Thatcher aide Lord McAlpine, who the Left falsely accused of being a paedophile, dies


Blackleaf
#1
A former aide to Margaret Thatcher, Lord McAlpine of West Green, has died aged 71.

He was today hailed as a 'towering' political figure who had been successful within and outside of public life.

In 2012 he was wrongly accused by the odious Left of being a paedophile, when allegations were the subject of a BBC investigation.

The allegations forced the corporation's then-director general, George Entwistle, to quit the role in November 2012 less than two months into taking it, saying that as editor-in chief he had to take 'ultimate responsibility' for a Newsnight investigation that had led to Lord McAlpine being wrongly accused of child abuse.

The BBC was also forced to apologise and issued a statement after abuse victim Steve Messham admitted that the man who abused him in the 1970s and 1980s was not the peer.

Lord McAlpine of West Green found himself at the centre of a storm of internet speculation after Mr Messham told BBC2's Newsnight he had been abused by a senior Conservative from the Thatcher era when he was a teenager at a north Wales children's home.

The Tory grandee later received damages from a string of internet users - including from left winger Sally Bercow, wife of Commons Speaker John Bercow, and QI star Alan Davies - as a result of the defamatory messages on Twitter.

Last year The Telegraph said: Since Mrs Bercow had tweeted “Why is Lord McAlpine trending? *innocent face*” at the height of the furore over (false) allegations aired by (BBC) Newsnight (that a senior Conservative had been involved in child abuse in the 1980s), this is a judgment (that it was defamatory) that for once is entirely consonant with common sense. There is a huge difference between “Why is Lord McAlpine trending?” and the same words with the addition of that faux-naive “*innocent face*”. To suggest otherwise defies credulity. Faux-naivety is the hallmark of the modern Left-wing smart alec (think BBC Radio 4’s The News Quiz). Only a Martian could fail to recognise the semantics of the form.

It was mentioned in court that legal proceedings defending his name could have been having a 'detrimental' effect on the peer's health.

In his political days Lord McAlpine was famous for throwing lavish parties on behalf of the Conservative party, and bringing in as much as £100million in donations.

Inner circle Tories would be presented with champagne and lobster at grand events during party conferences during Margaret Thatcher’s time as leader.

He was remembered for appearing in shabby corduroy suits and a salmon-and-cucumber-coloured Garrick Club tie, welcoming his guests.

But the loyal former Thatcher aide changed his tune after she was ousted by her party in November 1990, to be replaced with John Major. He accused the new Prime Minister of ‘stuffing up a great party’, of running away from every issue and living in a fantasy world. He also called him ‘distasteful’.


BREAKING NEWS: Senior Tory Lord McAlpine who was wrongly caught up in child abuse scandal has died in his Italian home at the age of 71


Lord McAlpine of West Green died peacefully last night, his family said

He was Conservative deputy chairman and an aide to Margaret Thatcher

The peer was the wrongful target of speculation connected to child abuse

By Kieran Corcoran
18January 2014
Daily Mail


'Peaceful death': Lord McAlpine's family announced that he had died at home

Former Conservative Party deputy chairman Lord McAlpine has died, his family has announced.

> **DATA ROWS**
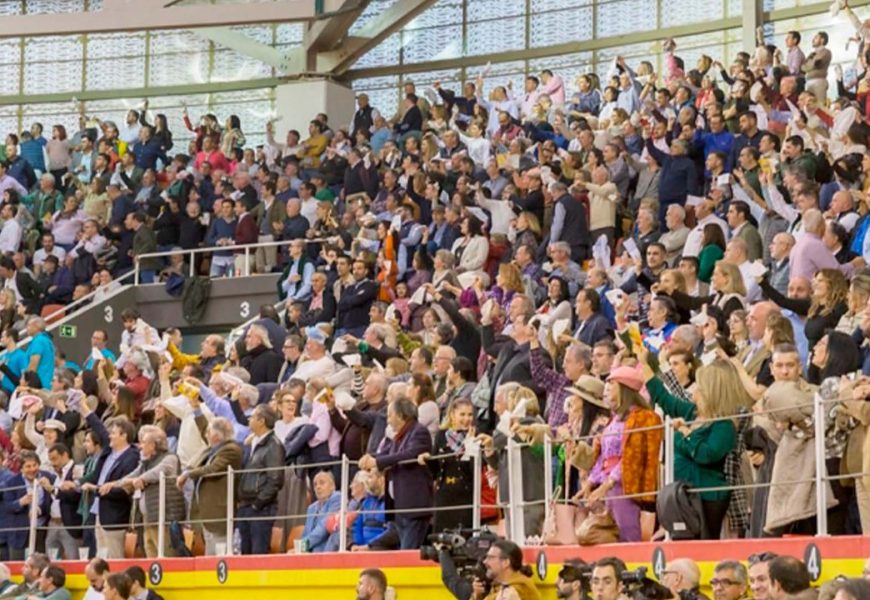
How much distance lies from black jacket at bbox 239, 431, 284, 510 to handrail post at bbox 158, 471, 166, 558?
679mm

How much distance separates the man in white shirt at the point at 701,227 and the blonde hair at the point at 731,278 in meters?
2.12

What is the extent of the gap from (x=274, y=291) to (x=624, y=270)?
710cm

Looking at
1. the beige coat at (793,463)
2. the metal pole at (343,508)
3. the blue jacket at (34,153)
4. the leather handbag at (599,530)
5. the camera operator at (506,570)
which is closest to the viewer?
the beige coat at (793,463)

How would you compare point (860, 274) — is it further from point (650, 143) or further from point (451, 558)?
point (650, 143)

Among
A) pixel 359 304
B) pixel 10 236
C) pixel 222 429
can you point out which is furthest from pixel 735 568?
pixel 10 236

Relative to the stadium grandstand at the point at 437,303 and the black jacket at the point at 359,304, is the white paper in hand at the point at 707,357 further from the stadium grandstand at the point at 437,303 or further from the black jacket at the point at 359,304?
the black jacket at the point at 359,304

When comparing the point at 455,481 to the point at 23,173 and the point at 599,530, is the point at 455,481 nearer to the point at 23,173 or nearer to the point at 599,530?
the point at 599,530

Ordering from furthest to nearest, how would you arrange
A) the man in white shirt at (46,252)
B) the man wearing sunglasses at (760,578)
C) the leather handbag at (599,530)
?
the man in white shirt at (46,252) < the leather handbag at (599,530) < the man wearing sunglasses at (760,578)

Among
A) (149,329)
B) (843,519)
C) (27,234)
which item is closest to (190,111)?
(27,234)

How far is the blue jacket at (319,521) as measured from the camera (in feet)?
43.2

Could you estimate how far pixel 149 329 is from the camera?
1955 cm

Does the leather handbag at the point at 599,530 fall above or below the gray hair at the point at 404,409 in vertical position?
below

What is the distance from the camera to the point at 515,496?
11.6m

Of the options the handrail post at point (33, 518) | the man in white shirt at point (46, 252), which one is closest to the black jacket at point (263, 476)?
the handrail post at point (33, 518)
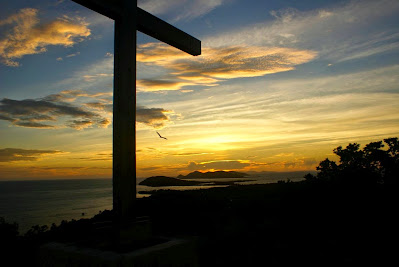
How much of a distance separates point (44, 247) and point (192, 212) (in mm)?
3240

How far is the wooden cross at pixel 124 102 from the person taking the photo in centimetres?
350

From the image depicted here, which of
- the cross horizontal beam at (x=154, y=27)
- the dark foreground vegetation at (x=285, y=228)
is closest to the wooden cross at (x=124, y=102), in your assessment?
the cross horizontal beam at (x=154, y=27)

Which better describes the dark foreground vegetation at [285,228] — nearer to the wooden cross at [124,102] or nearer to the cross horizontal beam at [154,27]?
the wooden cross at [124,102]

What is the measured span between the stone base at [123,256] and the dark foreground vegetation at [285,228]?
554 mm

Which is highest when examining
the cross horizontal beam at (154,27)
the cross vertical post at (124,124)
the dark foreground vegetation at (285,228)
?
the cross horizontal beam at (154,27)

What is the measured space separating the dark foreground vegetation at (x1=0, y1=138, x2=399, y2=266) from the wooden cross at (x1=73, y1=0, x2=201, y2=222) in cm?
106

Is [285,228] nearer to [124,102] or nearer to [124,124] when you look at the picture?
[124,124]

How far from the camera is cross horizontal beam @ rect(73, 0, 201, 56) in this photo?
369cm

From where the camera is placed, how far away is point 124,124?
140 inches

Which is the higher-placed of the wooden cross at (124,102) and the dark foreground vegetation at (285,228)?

> **TASK INSTRUCTIONS**
Rewrite the Lord McAlpine article starting at "He was today" and ending at "a BBC investigation.", with "public life" changed to "government".

> **TASK OUTPUT**
He was today hailed as a 'towering' political figure who had been successful within and outside of government.

In 2012 he was wrongly accused by the odious Left of being a paedophile, when allegations were the subject of a BBC investigation.